Excerpts from a dataset
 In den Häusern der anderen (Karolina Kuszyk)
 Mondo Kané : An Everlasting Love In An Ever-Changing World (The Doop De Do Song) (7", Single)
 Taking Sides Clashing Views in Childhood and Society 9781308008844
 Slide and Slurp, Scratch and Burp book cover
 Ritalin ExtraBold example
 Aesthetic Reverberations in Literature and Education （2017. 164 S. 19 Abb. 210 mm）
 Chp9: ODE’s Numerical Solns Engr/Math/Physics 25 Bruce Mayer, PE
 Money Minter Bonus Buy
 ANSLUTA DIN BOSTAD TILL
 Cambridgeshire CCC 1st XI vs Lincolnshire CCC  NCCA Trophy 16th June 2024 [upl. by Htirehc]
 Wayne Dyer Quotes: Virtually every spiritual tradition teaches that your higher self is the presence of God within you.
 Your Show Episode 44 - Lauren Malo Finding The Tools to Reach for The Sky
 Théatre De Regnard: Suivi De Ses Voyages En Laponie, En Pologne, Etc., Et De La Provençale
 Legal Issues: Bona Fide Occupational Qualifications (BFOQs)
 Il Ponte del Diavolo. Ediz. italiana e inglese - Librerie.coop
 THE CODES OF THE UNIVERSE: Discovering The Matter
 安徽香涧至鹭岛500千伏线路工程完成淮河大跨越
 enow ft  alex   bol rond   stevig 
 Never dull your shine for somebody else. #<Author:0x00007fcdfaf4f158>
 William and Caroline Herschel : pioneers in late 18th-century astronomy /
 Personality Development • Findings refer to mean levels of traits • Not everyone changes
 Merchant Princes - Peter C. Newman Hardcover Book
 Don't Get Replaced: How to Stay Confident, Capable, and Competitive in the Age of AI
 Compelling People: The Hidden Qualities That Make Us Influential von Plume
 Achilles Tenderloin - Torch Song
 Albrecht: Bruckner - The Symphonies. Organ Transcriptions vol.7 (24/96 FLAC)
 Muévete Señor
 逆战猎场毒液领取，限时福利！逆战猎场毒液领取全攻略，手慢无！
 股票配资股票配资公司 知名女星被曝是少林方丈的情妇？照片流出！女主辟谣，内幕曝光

- [Brief] Look above for the line with "Ritalin ExtraBold example"; retype exactly that line, every line after it up to the line with "Théatre De Regnard: Suivi", and that line too, nothing else.

- [Result of this exercise]
 Ritalin ExtraBold example
 Aesthetic Reverberations in Literature and Education （2017. 164 S. 19 Abb. 210 mm）
 Chp9: ODE’s Numerical Solns Engr/Math/Physics 25 Bruce Mayer, PE
 Money Minter Bonus Buy
 ANSLUTA DIN BOSTAD TILL
 Cambridgeshire CCC 1st XI vs Lincolnshire CCC  NCCA Trophy 16th June 2024 [upl. by Htirehc]
 Wayne Dyer Quotes: Virtually every spiritual tradition teaches that your higher self is the presence of God within you.
 Your Show Episode 44 - Lauren Malo Finding The Tools to Reach for The Sky
 Théatre De Regnard: Suivi De Ses Voyages En Laponie, En Pologne, Etc., Et De La Provençale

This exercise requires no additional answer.